Your goal
Print the data that follows, exactly and completely.
Start of Block
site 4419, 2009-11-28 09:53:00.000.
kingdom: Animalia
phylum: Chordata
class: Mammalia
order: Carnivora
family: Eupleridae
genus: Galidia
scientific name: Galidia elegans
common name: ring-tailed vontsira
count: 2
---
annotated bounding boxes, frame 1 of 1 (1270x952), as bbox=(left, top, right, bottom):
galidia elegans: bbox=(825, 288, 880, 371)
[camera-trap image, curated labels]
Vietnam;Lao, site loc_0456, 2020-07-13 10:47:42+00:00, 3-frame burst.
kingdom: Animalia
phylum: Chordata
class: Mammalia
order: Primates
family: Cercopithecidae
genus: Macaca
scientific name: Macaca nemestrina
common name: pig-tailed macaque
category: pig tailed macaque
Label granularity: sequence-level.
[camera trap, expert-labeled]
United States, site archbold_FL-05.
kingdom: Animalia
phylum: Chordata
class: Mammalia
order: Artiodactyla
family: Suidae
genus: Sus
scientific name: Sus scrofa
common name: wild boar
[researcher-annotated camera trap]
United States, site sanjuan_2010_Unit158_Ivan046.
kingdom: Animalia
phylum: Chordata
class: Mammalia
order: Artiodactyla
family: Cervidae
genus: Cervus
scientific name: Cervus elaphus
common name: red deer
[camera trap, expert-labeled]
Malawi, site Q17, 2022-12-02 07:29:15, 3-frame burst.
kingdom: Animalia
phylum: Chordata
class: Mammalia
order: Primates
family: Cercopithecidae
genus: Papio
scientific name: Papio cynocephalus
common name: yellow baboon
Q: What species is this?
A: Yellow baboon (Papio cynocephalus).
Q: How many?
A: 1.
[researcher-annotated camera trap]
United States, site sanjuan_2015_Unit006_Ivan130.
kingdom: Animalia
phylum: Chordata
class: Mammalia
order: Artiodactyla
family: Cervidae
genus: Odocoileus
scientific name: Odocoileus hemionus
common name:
End of Block
Solution to this problem
site 4419, 2009-11-28 09:53:00.000.
kingdom: Animalia
phylum: Chordata
class: Mammalia
order: Carnivora
family: Eupleridae
genus: Galidia
scientific name: Galidia elegans
common name: ring-tailed vontsira
count: 2
---
annotated bounding boxes, frame 1 of 1 (1270x952), as bbox=(left, top, right, bottom):
galidia elegans: bbox=(825, 288, 880, 371)
[camera-trap image, curated labels]
Vietnam;Lao, site loc_0456, 2020-07-13 10:47:42+00:00, 3-frame burst.
kingdom: Animalia
phylum: Chordata
class: Mammalia
order: Primates
family: Cercopithecidae
genus: Macaca
scientific name: Macaca nemestrina
common name: pig-tailed macaque
category: pig tailed macaque
Label granularity: sequence-level.
[camera trap, expert-labeled]
United States, site archbold_FL-05.
kingdom: Animalia
phylum: Chordata
class: Mammalia
order: Artiodactyla
family: Suidae
genus: Sus
scientific name: Sus scrofa
common name: wild boar
[researcher-annotated camera trap]
United States, site sanjuan_2010_Unit158_Ivan046.
kingdom: Animalia
phylum: Chordata
class: Mammalia
order: Artiodactyla
family: Cervidae
genus: Cervus
scientific name: Cervus elaphus
common name: red deer
[camera trap, expert-labeled]
Malawi, site Q17, 2022-12-02 07:29:15, 3-frame burst.
kingdom: Animalia
phylum: Chordata
class: Mammalia
order: Primates
family: Cercopithecidae
genus: Papio
scientific name: Papio cynocephalus
common name: yellow baboon
Q: What species is this?
A: Yellow baboon (Papio cynocephalus).
Q: How many?
A: 1.
[researcher-annotated camera trap]
United States, site sanjuan_2015_Unit006_Ivan130.
kingdom: Animalia
phylum: Chordata
class: Mammalia
order: Artiodactyla
family: Cervidae
genus: Odocoileus
scientific name: Odocoileus hemionus
common name:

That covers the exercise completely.